* Start Records for processing *
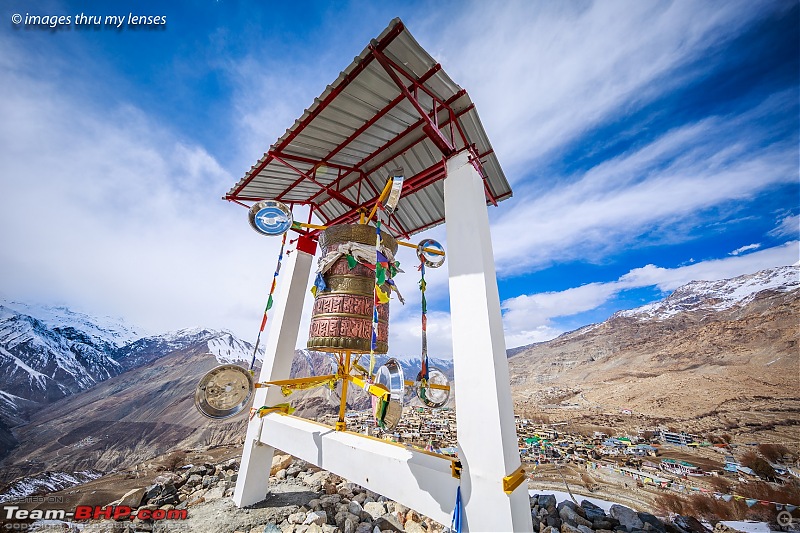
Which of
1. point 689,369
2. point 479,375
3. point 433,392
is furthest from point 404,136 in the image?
point 689,369

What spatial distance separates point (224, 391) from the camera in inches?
131

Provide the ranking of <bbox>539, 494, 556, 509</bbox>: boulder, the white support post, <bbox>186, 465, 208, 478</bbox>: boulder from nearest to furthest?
the white support post < <bbox>539, 494, 556, 509</bbox>: boulder < <bbox>186, 465, 208, 478</bbox>: boulder

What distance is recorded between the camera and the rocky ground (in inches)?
168

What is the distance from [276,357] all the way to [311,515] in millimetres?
2780

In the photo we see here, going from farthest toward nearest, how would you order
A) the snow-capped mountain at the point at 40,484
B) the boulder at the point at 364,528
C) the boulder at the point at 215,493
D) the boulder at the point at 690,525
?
the snow-capped mountain at the point at 40,484, the boulder at the point at 215,493, the boulder at the point at 690,525, the boulder at the point at 364,528

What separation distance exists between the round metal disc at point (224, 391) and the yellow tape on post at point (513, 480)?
3016 millimetres

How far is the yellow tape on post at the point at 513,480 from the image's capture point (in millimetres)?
2330

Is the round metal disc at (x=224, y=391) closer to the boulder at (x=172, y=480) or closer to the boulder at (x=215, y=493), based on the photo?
the boulder at (x=215, y=493)

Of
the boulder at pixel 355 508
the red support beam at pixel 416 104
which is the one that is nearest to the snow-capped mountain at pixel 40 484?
the boulder at pixel 355 508

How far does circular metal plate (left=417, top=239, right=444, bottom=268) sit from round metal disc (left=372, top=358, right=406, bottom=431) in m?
2.11

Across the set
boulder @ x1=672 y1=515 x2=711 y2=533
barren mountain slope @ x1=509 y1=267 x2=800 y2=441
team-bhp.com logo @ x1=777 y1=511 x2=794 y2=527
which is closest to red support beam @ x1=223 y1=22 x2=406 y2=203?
boulder @ x1=672 y1=515 x2=711 y2=533

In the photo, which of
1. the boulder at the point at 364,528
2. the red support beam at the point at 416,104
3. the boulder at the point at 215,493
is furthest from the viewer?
the boulder at the point at 215,493

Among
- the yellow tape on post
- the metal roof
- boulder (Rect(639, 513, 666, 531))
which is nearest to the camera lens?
the yellow tape on post

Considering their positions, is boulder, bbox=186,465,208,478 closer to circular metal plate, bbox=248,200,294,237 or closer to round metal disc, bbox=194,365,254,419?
round metal disc, bbox=194,365,254,419
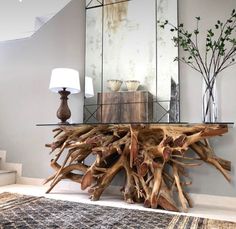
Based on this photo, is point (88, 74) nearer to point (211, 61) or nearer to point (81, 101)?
point (81, 101)

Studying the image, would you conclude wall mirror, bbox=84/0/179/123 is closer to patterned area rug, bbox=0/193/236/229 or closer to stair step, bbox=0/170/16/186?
patterned area rug, bbox=0/193/236/229

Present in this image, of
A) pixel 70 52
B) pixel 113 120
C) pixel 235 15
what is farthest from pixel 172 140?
pixel 70 52

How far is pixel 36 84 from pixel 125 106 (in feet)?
4.65

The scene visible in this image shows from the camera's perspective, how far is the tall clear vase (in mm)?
2327

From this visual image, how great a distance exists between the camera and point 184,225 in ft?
5.46

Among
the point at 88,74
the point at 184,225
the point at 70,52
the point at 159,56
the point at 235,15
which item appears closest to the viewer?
the point at 184,225

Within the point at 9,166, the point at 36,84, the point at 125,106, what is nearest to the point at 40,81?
the point at 36,84

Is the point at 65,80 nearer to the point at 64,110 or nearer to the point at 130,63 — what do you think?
the point at 64,110

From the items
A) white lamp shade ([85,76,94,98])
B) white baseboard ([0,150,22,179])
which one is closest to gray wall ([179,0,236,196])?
white lamp shade ([85,76,94,98])

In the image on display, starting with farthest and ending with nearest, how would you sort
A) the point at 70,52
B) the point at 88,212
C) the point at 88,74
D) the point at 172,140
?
the point at 70,52 < the point at 88,74 < the point at 172,140 < the point at 88,212

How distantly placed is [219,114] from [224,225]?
1036mm

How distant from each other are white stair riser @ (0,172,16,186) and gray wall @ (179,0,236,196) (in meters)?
2.29

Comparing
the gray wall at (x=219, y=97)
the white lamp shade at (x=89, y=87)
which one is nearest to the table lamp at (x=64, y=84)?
the white lamp shade at (x=89, y=87)

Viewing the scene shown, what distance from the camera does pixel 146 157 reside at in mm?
2125
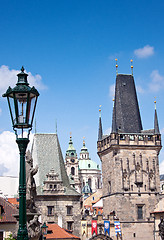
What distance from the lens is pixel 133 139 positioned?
5359cm

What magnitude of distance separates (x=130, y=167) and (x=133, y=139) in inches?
140

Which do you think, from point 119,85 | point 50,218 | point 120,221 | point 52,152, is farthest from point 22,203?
point 119,85

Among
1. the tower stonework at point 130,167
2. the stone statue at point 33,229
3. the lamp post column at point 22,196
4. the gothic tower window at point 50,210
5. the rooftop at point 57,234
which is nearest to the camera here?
the lamp post column at point 22,196

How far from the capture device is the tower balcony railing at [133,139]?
53.0 m

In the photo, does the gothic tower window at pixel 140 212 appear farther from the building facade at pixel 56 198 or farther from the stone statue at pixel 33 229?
the stone statue at pixel 33 229

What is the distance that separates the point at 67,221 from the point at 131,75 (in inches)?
880

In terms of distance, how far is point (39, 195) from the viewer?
44844mm

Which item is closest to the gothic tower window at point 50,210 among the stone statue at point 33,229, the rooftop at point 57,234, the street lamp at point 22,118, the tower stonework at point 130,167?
the rooftop at point 57,234

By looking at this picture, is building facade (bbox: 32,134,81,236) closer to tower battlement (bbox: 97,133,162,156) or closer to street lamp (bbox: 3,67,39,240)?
tower battlement (bbox: 97,133,162,156)

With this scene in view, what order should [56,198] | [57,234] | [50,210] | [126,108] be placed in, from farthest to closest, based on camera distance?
1. [126,108]
2. [56,198]
3. [50,210]
4. [57,234]

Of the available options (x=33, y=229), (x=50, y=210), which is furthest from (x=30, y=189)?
(x=50, y=210)

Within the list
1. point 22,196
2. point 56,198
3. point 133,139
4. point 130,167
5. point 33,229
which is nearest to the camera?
point 22,196

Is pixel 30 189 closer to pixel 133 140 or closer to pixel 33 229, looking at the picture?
pixel 33 229

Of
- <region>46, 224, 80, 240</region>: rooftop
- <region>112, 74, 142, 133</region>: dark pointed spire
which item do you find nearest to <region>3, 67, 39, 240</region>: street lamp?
<region>46, 224, 80, 240</region>: rooftop
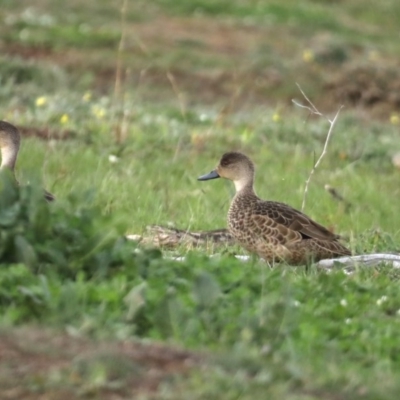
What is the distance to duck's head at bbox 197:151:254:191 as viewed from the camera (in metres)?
8.67

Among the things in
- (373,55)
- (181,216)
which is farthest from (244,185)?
(373,55)

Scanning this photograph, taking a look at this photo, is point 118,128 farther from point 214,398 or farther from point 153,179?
point 214,398

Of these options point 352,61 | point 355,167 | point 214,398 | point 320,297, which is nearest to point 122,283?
point 320,297

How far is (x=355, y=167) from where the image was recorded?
41.8ft

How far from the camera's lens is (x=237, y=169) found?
876 cm

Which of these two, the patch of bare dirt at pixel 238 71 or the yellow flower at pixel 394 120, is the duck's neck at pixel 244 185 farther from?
the patch of bare dirt at pixel 238 71

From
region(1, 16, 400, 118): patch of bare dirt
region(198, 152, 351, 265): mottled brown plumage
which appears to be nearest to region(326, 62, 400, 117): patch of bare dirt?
region(1, 16, 400, 118): patch of bare dirt

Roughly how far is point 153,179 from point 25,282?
526 centimetres

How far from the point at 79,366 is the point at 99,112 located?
8.57 metres

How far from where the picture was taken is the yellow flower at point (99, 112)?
12.8 m

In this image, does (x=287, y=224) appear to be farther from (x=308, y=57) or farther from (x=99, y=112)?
(x=308, y=57)

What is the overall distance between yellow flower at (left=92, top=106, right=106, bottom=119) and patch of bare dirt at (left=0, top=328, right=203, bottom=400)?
26.2 ft

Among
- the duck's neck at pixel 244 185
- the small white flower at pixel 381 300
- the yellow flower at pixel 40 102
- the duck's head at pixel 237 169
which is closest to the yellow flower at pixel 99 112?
the yellow flower at pixel 40 102

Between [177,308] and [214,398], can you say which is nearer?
[214,398]
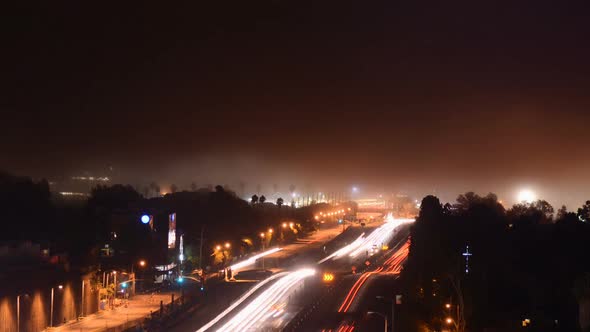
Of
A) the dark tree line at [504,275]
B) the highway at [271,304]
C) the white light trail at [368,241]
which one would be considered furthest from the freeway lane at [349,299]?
the white light trail at [368,241]

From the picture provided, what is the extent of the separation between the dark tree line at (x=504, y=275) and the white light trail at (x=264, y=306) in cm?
1152

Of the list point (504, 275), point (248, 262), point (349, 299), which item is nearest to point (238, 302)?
point (349, 299)

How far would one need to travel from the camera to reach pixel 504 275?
180 ft

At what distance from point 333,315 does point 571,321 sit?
59.7 feet

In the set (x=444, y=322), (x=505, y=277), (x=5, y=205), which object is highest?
(x=5, y=205)

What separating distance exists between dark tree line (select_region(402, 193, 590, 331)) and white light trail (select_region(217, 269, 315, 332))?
11.5m

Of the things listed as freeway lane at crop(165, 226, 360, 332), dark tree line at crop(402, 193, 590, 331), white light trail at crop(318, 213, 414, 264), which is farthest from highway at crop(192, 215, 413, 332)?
white light trail at crop(318, 213, 414, 264)

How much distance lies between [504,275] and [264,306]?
19.5m

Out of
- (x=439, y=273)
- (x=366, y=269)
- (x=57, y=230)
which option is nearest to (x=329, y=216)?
(x=366, y=269)

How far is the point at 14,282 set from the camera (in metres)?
44.9

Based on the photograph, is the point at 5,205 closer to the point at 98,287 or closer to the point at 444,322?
the point at 98,287

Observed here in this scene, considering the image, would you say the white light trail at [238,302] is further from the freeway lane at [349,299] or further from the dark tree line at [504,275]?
the dark tree line at [504,275]

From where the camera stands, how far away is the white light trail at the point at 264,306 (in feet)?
168

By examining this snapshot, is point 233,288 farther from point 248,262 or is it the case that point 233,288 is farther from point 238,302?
point 248,262
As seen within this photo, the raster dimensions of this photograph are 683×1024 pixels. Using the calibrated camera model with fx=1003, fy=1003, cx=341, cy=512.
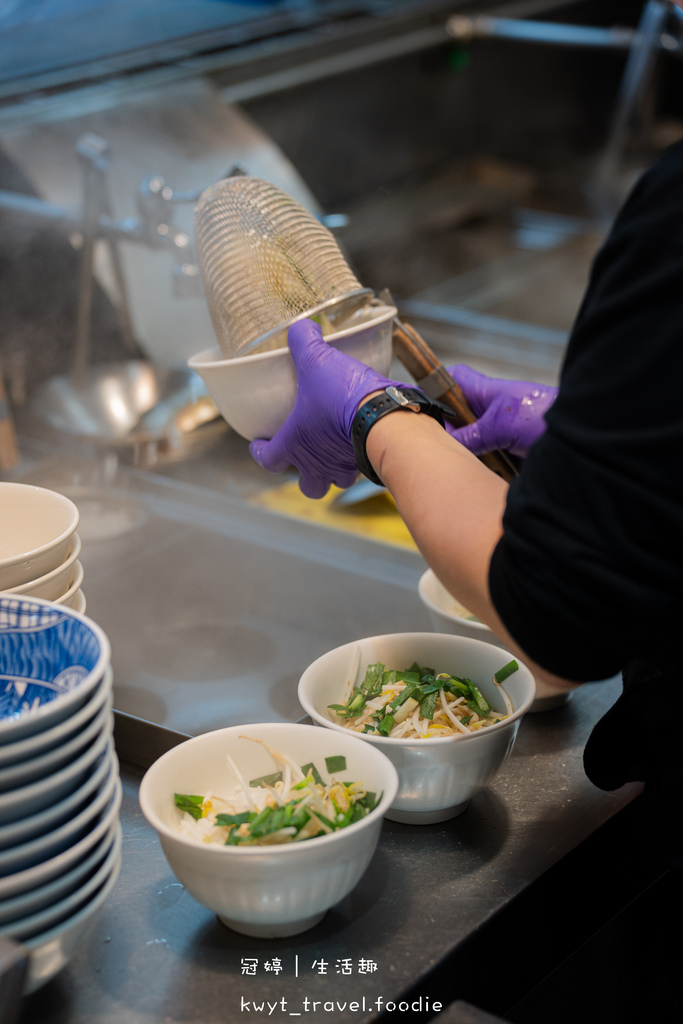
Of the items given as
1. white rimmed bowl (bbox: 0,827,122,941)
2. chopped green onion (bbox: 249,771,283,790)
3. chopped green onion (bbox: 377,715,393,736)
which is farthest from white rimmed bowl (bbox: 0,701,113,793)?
chopped green onion (bbox: 377,715,393,736)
* End Records for processing *
Reproduce the listing above from the line that contains "By examining this" through its final line, exactly and with nothing added. Omit the images.

§ **Task response**:
By examining this snapshot, is point 233,288 farther from point 248,262 or is it the case that point 233,288 is farther from point 238,302?
point 248,262
As seen within this photo, the raster dimensions of this photograph are 683×1024 pixels. Using the calibrated camera model with fx=1003, fy=1003, cx=341, cy=512.
Of the items given as
1. white rimmed bowl (bbox: 0,827,122,941)
2. chopped green onion (bbox: 249,771,283,790)
3. chopped green onion (bbox: 377,715,393,736)
which is farthest from white rimmed bowl (bbox: 0,701,113,793)?
chopped green onion (bbox: 377,715,393,736)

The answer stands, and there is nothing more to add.